"I had been sitting up late; the child was very feverish, and toward midnight we had been obliged to call in the doctor. For the first time I thought with bitterness about my wife, who could stay at such a distance and nurse her own health while the little life, that should have been dearer to her than her own, was trembling in the balance. When the child had been quieted a little, so that I could think of taking some rest, it was a long time before I could close my eyes, though as a general thing I could reckon on my peasant's sleep under all circumstances. At last it came, but with it came dreams--dreams such as I would not have wished to the damned in hell. Always about her, in ever-new costumes, playing the old play of pledged and broken faith. Out of the last scene, where, in the very presence of her lover and with the quietest mien in the world, she sought to demonstrate to me her right to transfer her love from one man to another, until I sprang forward with a cry of fury to seize her by the hair--out of this wretched vision of hell I was awakened by the crying of my child; so that I did not take time to wipe the cold sweat from my forehead, but ran into the nursery quite prepared to find Death standing at the head of the little bed. But once again it passed, and in the morning we were both able to get a couple of hours of quiet sleep. Then, at last, I sat down and wrote to my wife just how things stood.
"For some days before, I had not sent her any very encouraging reports. Any other woman would have returned at once, and not have tried to excuse herself on the ground that the water-cure ought not to be interrupted. But she--enough! I must try and control myself when I speak of her. After all the poor creature cannot be blamed because she had no heart, and because my love and passion could not conjure up one within her breast.
"But at the time I wrote in all the roughness and bitterness of my mood, and insisted upon her immediate return. I had almost forgotten the dreams of the night before. But a little later, when I was taking a walk through the city, chance willed it that they should again be recalled to my mind.
"I met a gossiping acquaintance, who had also been passing a few weeks at the island. Heaven knows how it came about that I stopped him and inquired about my wife. He was very much surprised to hear that she had been there, indeed that she was there still. As in such a small place everybody met everybody else, he could not understand how so beautiful a woman could have escaped his notice. 'To be sure, she has lived in great retirement,' I stammered, and he found this very natural and praiseworthy of a charming young lady, and hoped the cure would be successful, and so left me; while I stood there like a fool for a full quarter of an hour, staring vacantly at the same flag-stone, and blocking peoples' way as if I had been a stopping-post. Yet she must have been there; letters had daily passed back and forth; and then, what earthly reason could she have for trying to deceive me in this respect? But then again: you will readily understand that this incident, trifling as it was in itself, was well calculated to add new fuel to the fever that was raging within me.

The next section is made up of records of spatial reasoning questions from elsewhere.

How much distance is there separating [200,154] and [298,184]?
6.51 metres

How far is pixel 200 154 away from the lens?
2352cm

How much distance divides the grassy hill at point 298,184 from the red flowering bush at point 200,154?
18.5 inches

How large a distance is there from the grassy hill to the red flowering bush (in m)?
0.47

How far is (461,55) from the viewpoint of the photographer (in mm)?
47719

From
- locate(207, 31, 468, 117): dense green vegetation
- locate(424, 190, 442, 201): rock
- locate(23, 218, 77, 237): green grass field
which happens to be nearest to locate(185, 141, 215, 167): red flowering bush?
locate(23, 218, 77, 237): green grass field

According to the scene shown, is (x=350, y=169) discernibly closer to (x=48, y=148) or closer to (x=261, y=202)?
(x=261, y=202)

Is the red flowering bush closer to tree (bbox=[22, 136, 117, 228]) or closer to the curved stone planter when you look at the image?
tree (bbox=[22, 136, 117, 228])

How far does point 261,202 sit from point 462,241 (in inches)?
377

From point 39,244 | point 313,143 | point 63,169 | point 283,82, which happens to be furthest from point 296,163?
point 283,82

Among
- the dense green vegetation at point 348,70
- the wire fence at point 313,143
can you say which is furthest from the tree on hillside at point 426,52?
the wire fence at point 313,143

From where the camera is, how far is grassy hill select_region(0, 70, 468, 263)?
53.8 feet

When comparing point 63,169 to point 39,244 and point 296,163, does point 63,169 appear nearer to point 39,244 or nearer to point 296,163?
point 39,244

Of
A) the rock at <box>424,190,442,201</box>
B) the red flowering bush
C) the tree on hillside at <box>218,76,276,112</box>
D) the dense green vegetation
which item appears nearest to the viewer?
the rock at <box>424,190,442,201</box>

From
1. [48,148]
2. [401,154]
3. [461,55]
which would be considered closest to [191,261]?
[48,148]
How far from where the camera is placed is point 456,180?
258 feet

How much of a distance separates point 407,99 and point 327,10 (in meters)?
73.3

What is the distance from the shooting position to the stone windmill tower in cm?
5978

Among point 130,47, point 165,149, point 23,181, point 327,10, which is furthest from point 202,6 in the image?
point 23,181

"I could not expect her back before the following day. How I survived the intervening hours will always remain a mystery to me. I was incapable of any occupation, of any connected thought or action. I had just sufficient strength and reason left to sit by the side of the poor, feverish child, and apply the ice-bandages, and count the hairs on its forehead.
"Even when night came I would not leave my post. I dreaded to dream. Then came the morning again, and noon and afternoon, and still no news. But at length a drosky drove up, the house-door was opened, the stairs creaked under a light step, I sprang to my feet and rushed to meet her; just then she entered the door, and my first look in her face strengthened all my horrible suspicions.

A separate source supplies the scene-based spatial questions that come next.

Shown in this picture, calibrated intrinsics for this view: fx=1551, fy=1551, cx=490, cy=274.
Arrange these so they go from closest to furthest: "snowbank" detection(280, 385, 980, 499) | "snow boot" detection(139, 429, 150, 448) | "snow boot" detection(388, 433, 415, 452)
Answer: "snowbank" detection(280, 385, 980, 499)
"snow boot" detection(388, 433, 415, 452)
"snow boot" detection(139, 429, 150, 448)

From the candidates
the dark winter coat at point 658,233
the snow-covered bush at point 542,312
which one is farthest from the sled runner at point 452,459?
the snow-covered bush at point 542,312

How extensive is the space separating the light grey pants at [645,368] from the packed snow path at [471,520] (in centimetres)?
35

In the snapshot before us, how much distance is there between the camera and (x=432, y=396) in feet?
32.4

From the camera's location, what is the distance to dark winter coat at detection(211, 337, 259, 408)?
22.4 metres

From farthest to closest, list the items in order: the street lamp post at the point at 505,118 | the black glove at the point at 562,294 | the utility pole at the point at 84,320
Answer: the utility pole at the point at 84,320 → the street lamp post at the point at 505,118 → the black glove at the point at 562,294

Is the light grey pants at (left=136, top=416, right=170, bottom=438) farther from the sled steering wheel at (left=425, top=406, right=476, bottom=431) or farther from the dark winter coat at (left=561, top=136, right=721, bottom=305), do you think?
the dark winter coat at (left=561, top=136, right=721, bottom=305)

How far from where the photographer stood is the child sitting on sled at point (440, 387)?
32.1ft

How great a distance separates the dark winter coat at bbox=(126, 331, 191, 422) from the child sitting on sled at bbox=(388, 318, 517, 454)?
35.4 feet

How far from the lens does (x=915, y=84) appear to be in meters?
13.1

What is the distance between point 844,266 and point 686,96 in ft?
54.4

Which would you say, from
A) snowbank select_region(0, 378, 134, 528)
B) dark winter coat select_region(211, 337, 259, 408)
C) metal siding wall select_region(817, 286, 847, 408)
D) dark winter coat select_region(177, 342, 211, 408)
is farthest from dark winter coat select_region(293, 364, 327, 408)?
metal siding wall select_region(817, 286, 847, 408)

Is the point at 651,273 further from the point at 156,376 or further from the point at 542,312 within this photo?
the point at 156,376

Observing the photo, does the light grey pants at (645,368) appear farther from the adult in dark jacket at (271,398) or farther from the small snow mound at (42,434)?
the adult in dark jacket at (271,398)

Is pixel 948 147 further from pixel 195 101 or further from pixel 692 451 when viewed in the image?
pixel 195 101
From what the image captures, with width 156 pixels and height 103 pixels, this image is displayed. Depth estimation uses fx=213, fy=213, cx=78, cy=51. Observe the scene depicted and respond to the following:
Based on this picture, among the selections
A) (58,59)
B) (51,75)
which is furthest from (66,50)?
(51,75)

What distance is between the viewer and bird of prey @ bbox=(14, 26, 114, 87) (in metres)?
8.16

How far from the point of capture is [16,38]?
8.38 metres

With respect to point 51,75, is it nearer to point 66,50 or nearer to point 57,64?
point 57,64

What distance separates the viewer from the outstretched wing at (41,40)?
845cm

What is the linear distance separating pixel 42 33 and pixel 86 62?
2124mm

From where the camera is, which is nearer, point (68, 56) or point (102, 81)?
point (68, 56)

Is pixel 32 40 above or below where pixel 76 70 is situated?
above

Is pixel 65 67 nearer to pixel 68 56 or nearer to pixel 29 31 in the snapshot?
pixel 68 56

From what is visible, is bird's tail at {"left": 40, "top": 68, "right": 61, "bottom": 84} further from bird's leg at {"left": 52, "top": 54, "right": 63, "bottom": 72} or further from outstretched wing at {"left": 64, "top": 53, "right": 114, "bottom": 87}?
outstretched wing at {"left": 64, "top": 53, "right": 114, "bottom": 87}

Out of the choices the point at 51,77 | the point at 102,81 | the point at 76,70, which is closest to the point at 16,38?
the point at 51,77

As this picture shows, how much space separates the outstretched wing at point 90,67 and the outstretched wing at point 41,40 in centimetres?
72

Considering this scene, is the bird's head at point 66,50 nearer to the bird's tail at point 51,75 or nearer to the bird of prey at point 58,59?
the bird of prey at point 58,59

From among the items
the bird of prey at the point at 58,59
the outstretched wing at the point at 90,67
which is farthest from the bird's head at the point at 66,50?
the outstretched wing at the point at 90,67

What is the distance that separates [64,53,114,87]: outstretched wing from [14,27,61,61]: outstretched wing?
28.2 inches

"Or no; it was not her face. I have no right to do this actress an injustice; she had her face as completely under control as ever--the innocent violet eyes, the Madonna mouth, the clear forehead--and yet it was her face that sent a shudder to my inmost heart. Was that the mien of a mother, hastening to her child that lay at the door of death? of a wife returning, after such anxious weeks of separation, to the husband whom she pretended to have married for love?
"Enough! The fate of our lives was decided in the first few hours. But I was crafty too, and played my rôle bravely. That we should refrain from all demonstrations of tenderness, while our child lay in such danger, was so natural--she herself could find nothing wrong in this. But on the following morning, after the night had brought a change for the better and we were able to breathe freely once more, she said to me--and I can see her before me now, as she knelt at a trunk and turned over the gay contents trying to find a comfortable dress to put on, for she had not taken off her clothes during the night--'Do you know, Hans,' she said, looking up at me with her dove-like eyes, half petulantly, half pleadingly, 'do you know that it isn't at all nice of you not to have paid me a single compliment upon how well I am looking? I left a gallant husband, and find a cold-hearted bear. Come, as a punishment, I will let you kiss this little slipper, that I might have put on the neck of the whole male population of the island if I had wanted to.'
"'Lucie,' said I, 'I want first to make a request of you.'
"'About what?' asked she, innocently.